Data in this exercise
★ ★ ★ ★
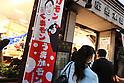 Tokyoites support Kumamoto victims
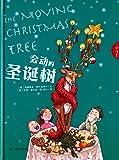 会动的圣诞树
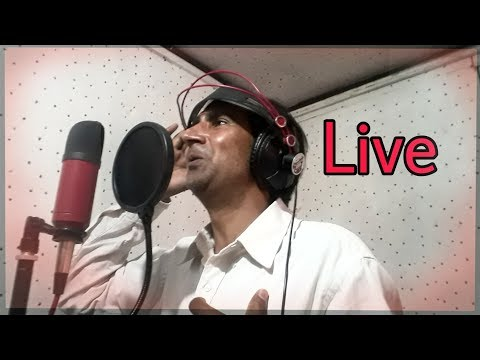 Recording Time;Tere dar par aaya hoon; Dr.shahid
★ ★ ★ ★
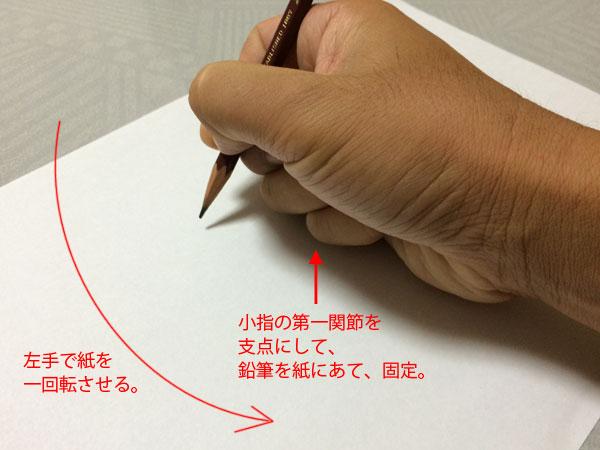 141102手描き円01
★ ★ ★ ★
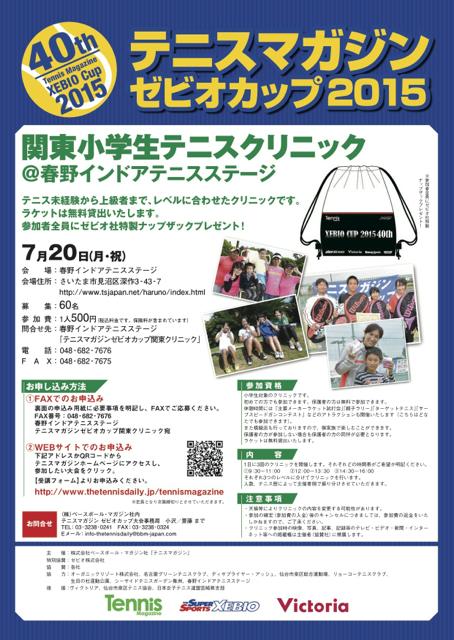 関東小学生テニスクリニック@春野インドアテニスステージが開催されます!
★ ★ ★ ★
Each line above that falls between the line with "Tokyoites support Kumamoto victims" and the line with "Recording Time;Tere dar" should be printed exactly, together with those two lines, but the pictures should not.

 Tokyoites support Kumamoto victims
 会动的圣诞树
 Recording Time;Tere dar par aaya hoon; Dr.shahid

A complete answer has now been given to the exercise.